STAC Geoparquet
How to access terrabyte data via STAC Geoparquet and DuckDB
Besides the STAC API (https://stac.terrabyte.lrz.de/public/api) we have made an export of the STAC Items for each collection as Geoparquet files available. You can query those Geoparquet files with the in-memory database DuckDB. Without interacting with the terrabyte STAC API you can query and filter STAC items with your own computing resources.
Please note: The Geoparquet files are exported on a monthly basis from the STAC API database. Thus, you will not find recent data available.
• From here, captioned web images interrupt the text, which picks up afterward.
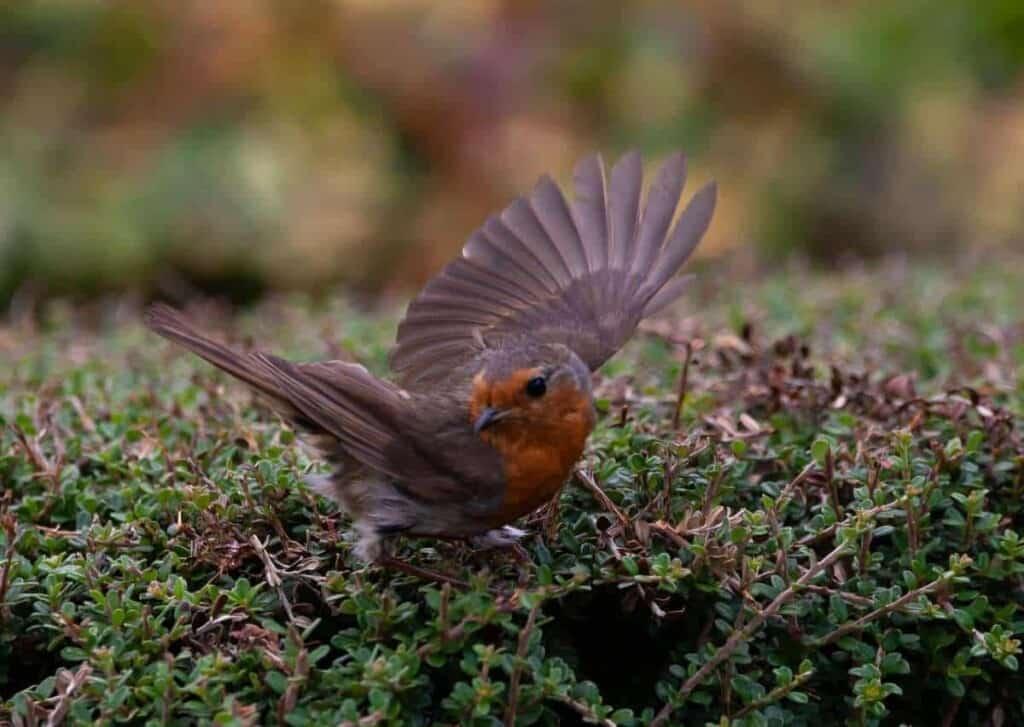 robin redbreast in bialowieza, birding in bialowieza forest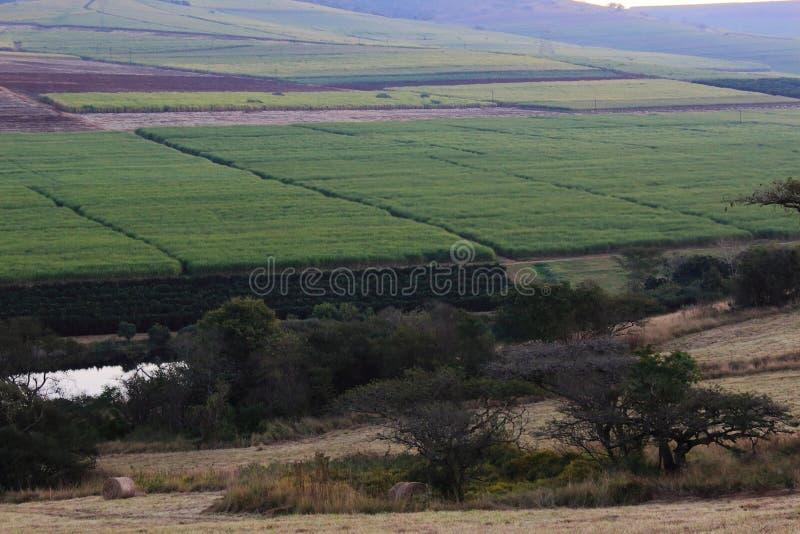 Huerta del valle foto de archivo libre de regalías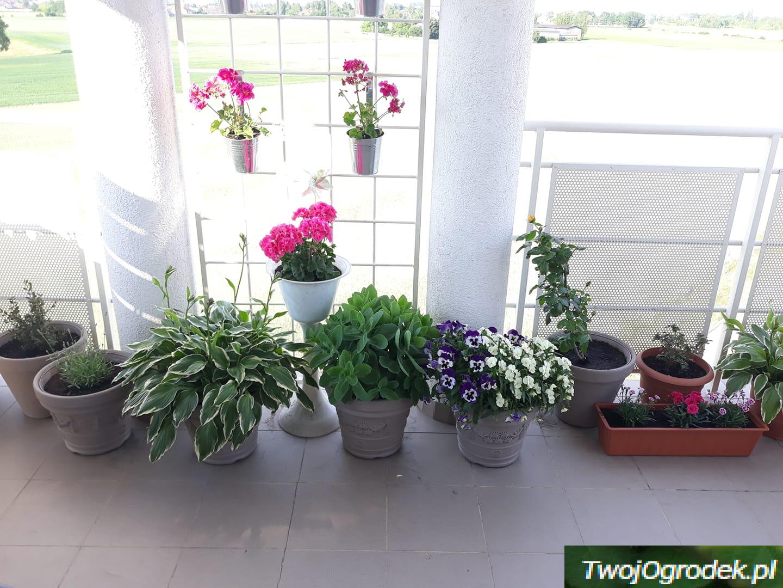 Balkonowy Zawrot Glowy Planters Plants Planter Pots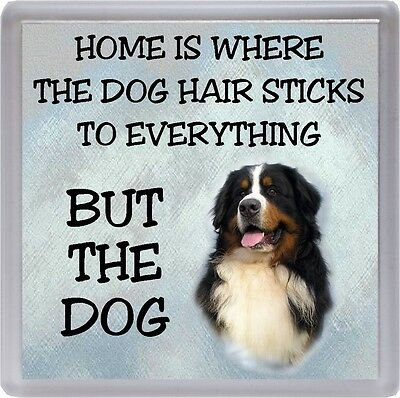 "Bernese Mountain Dog Coaster ""Home is Where the Dog Hair Sticks ."" by Starprint"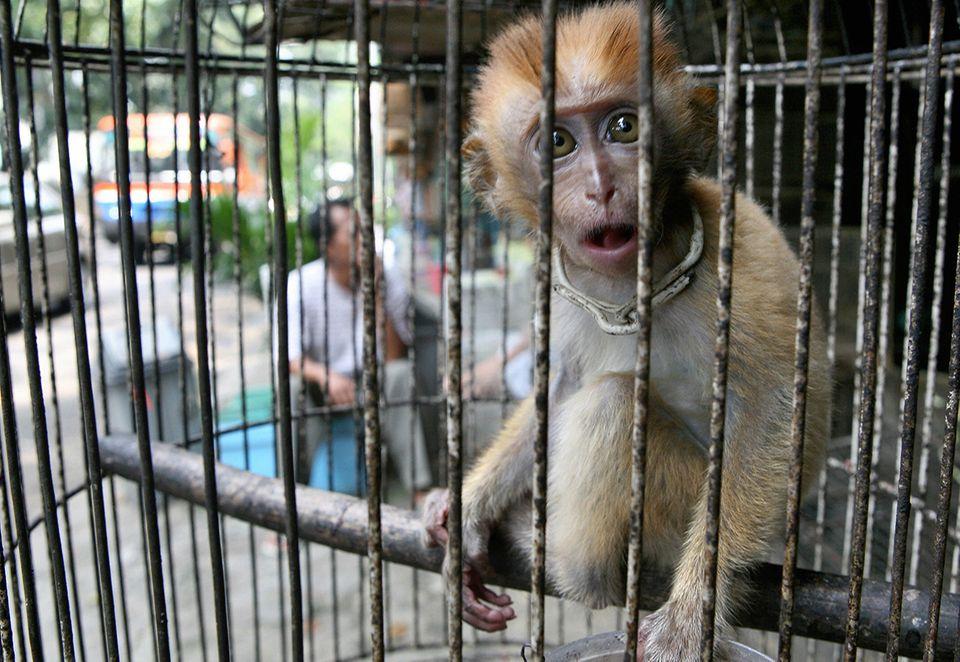 Ein Affe wird einem Käfig auf einem Markt in Jakarta gefangen gehalten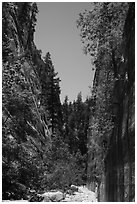 At the base of tall cliffs in Orderville Canyon. Zion National Park ( black and white)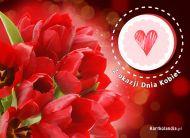 eKartki elektroniczne z tagiem: Kwiaty Tulipany na Dzień Kobiet,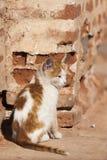 Gatakatt på Marrakesh Arkivfoton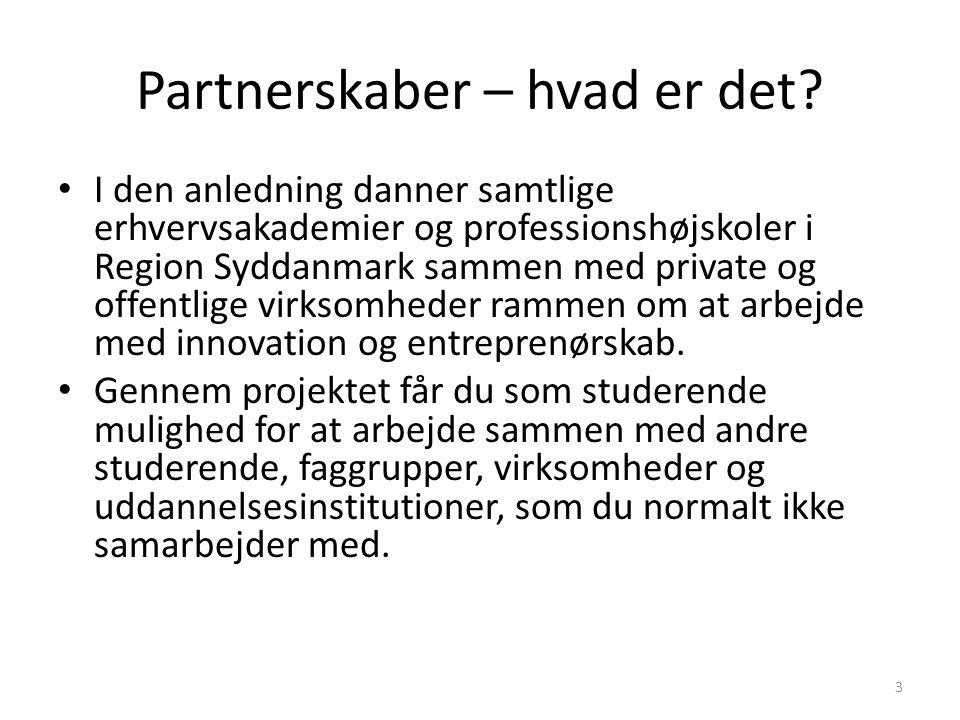 Partnerskaber – hvad er det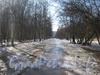 Аллея парка «Александрино» от дома 75, корпус 3 по пр. Ветеранов в сторону ул. Козлова. Фото март 2012 г.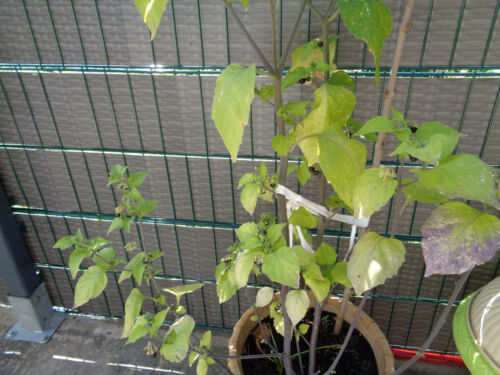 100 St Schwarze Nachtschatten Samen // Paslen Семена Паслёна Solanum nigrum
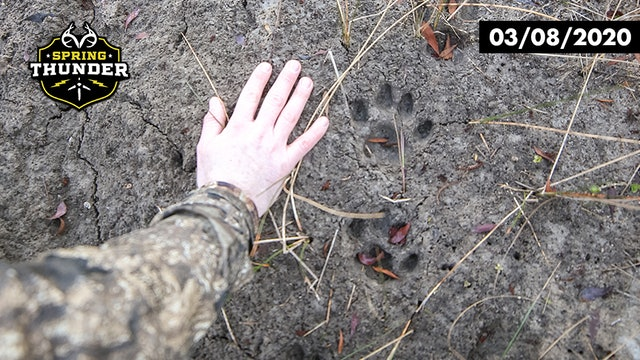 Florida Panther Tracks | Opening Day of Turkey Season | Realtree Spring Thunder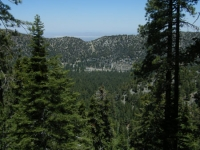 Looking down at Swarthout Valley (Wrightwood) from the Acorn Trail - Wrightwood CA Hiking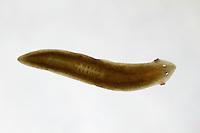 Europäische Bachplanarie, Dreieckstrudelwurm, Dreieck-Strudelwurm, Dreieckskopfstrudelwurm, Dreieckskopf-Strudelwurm, Planarie, Dugesia gonocephala, Planaria gonocephala, flatworm, Strudelwürmer, Turbellaria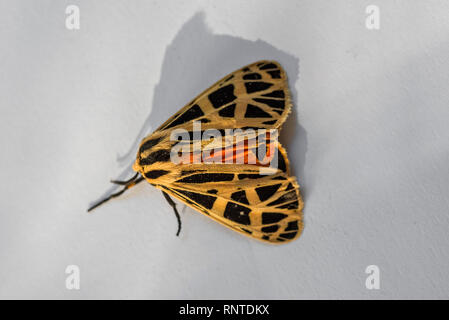 Harnessed Moth or Apantesis phalerata with multi-colors during Fall season in North Central Florida. - Stock Image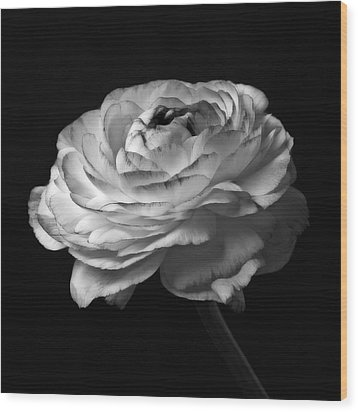 Black And White Roses Flowers Art Work Macro Photography Wood Print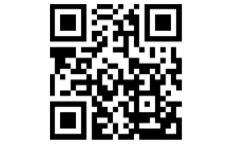 黒蝶-KURO AGEHA-のLINE応募・その他(仕事のイメージなど)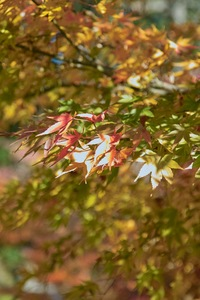 1Shinrin-park11172007-01.jpg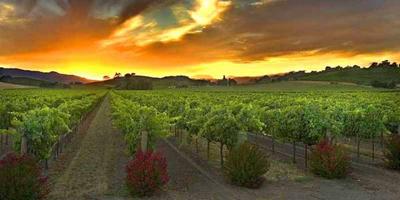 temecula_wine2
For those you need to use still the STAC API.
Available collections and their Geoparquet files
- Sentinel-1 GRD:
/dss/dsstbyfs03/pn56su/pn56su-dss-0022/Sentinel-1/GRD/geoparquet/*.parquet
- Sentinel-1 SLC:
/dss/dsstbyfs03/pn56su/pn56su-dss-0022/Sentinel-1/SLC/geoparquet/*.parquet
- Sentinel-2 L1C Collection 1:
/dss/dsstbyfs01/pn56su/pn56su-dss-0008/Sentinel-2-Col-1/L1C/geoparquet/*.parquet
- Sentinel-2 L2A Collection 1:
/dss/dsstbyfs01/pn56su/pn56su-dss-0008/Sentinel-2-Col-1/L2A/geoparquet/*.parquet
- Sentinel-3 OLCI L1 EFR:
/dss/dsstbyfs01/pn56su/pn56su-dss-0008/Sentinel-3/OLCI/OL_1_EFR___/geoparquet/*.parquet
- Landsat TM Collection 2 L2A:
/dss/dsstbyfs01/pn56su/pn56su-dss-0008/Landsat/collection-2/level-2/standard/tm/geoparquet/*.parquet
- Landsat ETM Collection 2 L2A:
/dss/dsstbyfs01/pn56su/pn56su-dss-0008/Landsat/collection-2/level-2/standard/etm/geoparquet/*.parquet
- Landsat OT Collection 2 L2A:
/dss/dsstbyfs01/pn56su/pn56su-dss-0008/Landsat/collection-2/level-2/standard/oli-tirs/geoparquet/*.parquet
Installation of DuckDB
DuckDB provides different options for installation:
- Command line via binary download:
wget https://github.com/duckdb/duckdb/releases/download/v1.0.0/duckdb_cli-linux-amd64.zip
- Command line via Micromamba:
micromamba install duckdb -c conda-forge
- Python via Micromamba:
micromamba install python-duckdb -c conda-forge
- Python via Pip:
pip install duckdb
Further documentation: https://duckdb.org/docs/installation/
Using DuckDB on the command line
- Run
duckdb
command
./duckdb
- Run query within terminal
SELECT
REPLACE(json_extract_string(assets::json, '$.folder.href'), 'file://', '')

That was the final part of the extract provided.